定期的に話題になるこの問題ですが、私の答えは過去から今に至るまで変わったことはなくて、

まずお金が大事

です。

考え方や価値観はいろいろあり、正解は人それぞれに違うという前提で、以下私の考えを少しだけ書きたいと思います。

インディーゲーム開発は作りたいものを作るべきか、売れるものを作るべきか問題

収入が別にあって趣味でゲーム開発をしている方は別ですが、仕事としてゲーム開発をしている方は、規模の大小を問わず、開発するゲームをいかにお金にするか、という命題から逃れることはできません。

お金がなければ会社は潰れ、個人であれば生活が成り立たなくなり、ゲーム開発自体を継続できないからです。
そもそも仕事は収入を得るためにやるのであって、その中でなるべく自分の人生の目的や価値観に近いものをさまざまなバランスの中から選ぶものです。

インディーゲーム開発は作りたいものを作るべきか、売れるものを作るべきか問題

収入を期待しないのであればそれは仕事ではなく趣味、です。趣味でゲームを作るのは素晴らしいことですので、その道も良いと思います。しかし、その場合は別に本業が必要で、その時間もゲーム制作に使いたい!というのであれば、十分な資産を持っているとかそういう状況にない限り仕事として取り組む必要があります。

結局はお金ですか?と感じる方もいるかもしれませんが、そうではなくて、最初から最後までお金が大事なのです。
売れるゲームを作ってきちんとお金を得て、ゲーム制作を継続して行ってほしいと思います。

ゲームを開発してお金を得るには、作りたいものを作る、という感覚とはかなり違います。
現在の社会が求めているものを調べ、それに合わせて企画し、適切に宣伝をしていく必要があります。会社であれば、自分が作りたくないものであっても利益を得るために作る必要があります。これは多くの先輩ゲームクリエイターが異口同音に肯定していますし、ゲームでなくてもおよそ事業と呼ばれるものには必要な考え方です。

個人であればまずは収入を安定させる必要があります。経済的な安定を獲得したら、そこからが作家性の追求とか、作りたいものを作るとか、そういうスタートラインに立てるのです。
一部の天才を除いては、収入がないうちはそのような勝負をすることはギャンブルに近く、実際に筆者の周辺の多くのゲームクリエイターが失敗しています。
独立したら作りたいものを作る、というのは気持ちとしては本当によくわかりますが、まずは売れるものを作り、経済的な安定を得て、その中で開発スキルを磨き、ファンを作って、そして十分に安全な体制で挑戦的な開発に臨むのが良いと思います。

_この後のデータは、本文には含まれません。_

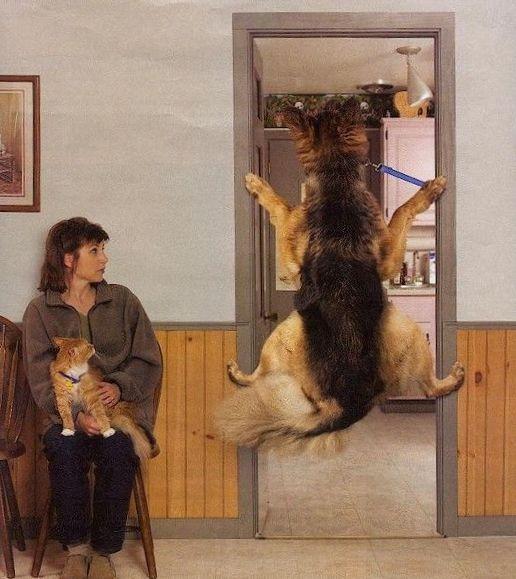 Dog Vet Visit Funny Dog Pictures Entertainment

そこにいつ辿り着くかは人によるかと思いますが、早いから遅いからと言って優れている、劣っているということはありません。

まず売れるものを作る。そこから得られるものは多いはずです、経済的安定以外にも色々なものが得られるでしょう。そしてお金は多くの問題を解決します。
作りたいゲームを作る、というのは素晴らしい目標だと思います。そのためにはまず売れるものを作れるようになる必要があるのでは、と筆者は考えています。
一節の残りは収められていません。